The music is a provided by various flutes played by Peter Hienrich, sitar/koto/tanpura by Klaus Falshlunger, bass/tanpura/monochord/singing bowls/harmoniums and arrangements by Acama.   Klaus Falshlunger is known for his sitar work in Europe, and Austrian composer Acama is well known for his relaxation music and his work with Tibetan Temple Bells.

The accompanying booklet goes into much detail about the Tibetan Mantras and how to benefit from their healing effects.  There are a total of eleven tracks on the CD, for a total playing time of 72:21.  This is an excellent quality studio recording.

The mantras themselves are passed down from Buddha, and offer protection from negative energies.   While the titles of the tracks are in Tibetan, the booklet does give a “subtitle” for each piece.  Each mantra is described for its use, such as “Men-Lha – The Medicine-Buddha Mantra” which the Tibetan Lamas use to “help improve the patient’s condition”, or “Drip-Sel – The Colored Rain Shower Mantra” which is “recommended to regain clarity of vision and a state in which our actions can be reasonable and wise.”  The booklet is a key element to understanding the mantras and contains much information for using them to their best advantage. 

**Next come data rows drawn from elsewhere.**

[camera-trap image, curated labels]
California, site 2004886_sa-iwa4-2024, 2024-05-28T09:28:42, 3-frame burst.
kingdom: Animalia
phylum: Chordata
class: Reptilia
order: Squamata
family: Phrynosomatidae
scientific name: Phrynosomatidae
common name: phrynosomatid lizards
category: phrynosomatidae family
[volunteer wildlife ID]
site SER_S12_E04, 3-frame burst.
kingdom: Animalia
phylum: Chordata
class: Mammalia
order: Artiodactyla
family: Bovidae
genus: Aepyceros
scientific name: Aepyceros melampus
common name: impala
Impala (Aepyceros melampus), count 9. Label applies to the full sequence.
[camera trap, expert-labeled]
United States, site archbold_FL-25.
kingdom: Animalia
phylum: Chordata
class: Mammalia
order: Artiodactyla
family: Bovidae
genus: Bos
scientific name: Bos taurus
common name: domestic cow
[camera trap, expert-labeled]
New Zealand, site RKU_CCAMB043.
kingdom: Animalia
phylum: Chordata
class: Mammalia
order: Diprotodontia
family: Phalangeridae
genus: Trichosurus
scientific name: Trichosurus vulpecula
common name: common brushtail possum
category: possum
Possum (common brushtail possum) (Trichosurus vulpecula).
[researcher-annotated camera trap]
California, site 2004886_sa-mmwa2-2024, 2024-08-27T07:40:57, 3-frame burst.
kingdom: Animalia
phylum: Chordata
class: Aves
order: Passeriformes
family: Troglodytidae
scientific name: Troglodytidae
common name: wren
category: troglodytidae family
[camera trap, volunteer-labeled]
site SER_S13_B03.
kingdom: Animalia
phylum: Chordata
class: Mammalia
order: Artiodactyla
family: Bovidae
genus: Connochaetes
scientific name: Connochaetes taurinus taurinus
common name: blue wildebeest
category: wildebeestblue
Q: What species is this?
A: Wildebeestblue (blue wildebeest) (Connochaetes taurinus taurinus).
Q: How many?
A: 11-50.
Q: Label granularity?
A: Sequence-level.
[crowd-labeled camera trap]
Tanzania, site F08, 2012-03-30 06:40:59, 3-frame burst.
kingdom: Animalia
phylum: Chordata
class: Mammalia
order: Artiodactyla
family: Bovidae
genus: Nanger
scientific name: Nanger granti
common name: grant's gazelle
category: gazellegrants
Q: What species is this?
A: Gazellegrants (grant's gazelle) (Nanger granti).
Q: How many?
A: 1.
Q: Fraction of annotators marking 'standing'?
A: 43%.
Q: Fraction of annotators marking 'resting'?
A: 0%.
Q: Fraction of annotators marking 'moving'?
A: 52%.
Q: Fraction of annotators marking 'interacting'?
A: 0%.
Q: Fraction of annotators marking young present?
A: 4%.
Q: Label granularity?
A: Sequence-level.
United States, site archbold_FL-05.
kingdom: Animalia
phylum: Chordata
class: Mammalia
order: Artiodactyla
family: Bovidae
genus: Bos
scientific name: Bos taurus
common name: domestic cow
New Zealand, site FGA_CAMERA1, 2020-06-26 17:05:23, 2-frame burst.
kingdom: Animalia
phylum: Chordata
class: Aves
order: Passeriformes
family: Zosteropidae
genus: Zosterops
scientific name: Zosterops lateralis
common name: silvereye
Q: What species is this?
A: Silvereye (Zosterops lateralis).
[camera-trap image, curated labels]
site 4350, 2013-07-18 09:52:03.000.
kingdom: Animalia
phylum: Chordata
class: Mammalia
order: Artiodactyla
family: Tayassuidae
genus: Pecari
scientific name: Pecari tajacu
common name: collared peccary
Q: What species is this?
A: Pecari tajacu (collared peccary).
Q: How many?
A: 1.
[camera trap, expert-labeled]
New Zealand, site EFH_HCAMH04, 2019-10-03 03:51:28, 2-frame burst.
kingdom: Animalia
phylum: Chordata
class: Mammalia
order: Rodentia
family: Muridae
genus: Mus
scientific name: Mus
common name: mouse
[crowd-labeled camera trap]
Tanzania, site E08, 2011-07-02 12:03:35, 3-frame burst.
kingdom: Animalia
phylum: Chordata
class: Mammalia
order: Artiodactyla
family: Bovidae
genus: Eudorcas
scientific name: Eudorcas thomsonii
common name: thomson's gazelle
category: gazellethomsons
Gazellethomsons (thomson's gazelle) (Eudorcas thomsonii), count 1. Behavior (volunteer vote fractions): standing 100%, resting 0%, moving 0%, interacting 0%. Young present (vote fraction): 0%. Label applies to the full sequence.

Ms. Shak-Dagsay’s voice is light, rich, floating and comfortable for the western ear.  The music truly accompanies the vocals here, never overpowering them.   I never found the CD to be droning as some of these CDs can get with repetition.  Rather, I found this to be relaxing and spiritually contemplative.  Her vocals are very enjoyable, almost soothing to the ear as well as the spirit.   At times she harmonizes with herself, again presenting soft harmonies, never intrusive.  The music almost disappears behind her voice, yet comes to the front to fill the spaces between the phrasing.  But all of it can be moved to the background while working, so it is never invasive.    I found personally that the combination of music and mantra promoted a very gentle feeling of comfort and peace. 

Overall I found this CD to be a wonderful introduction to Tibetan Mantras, delightful, insightful and a piece of interesting and historical culture.  The art form is expertly preserved for us by Dechen Shak-Dagsay and if you are interested in cultural art, Tibetan chant and mantras, you will find this an excellent addition to your collection.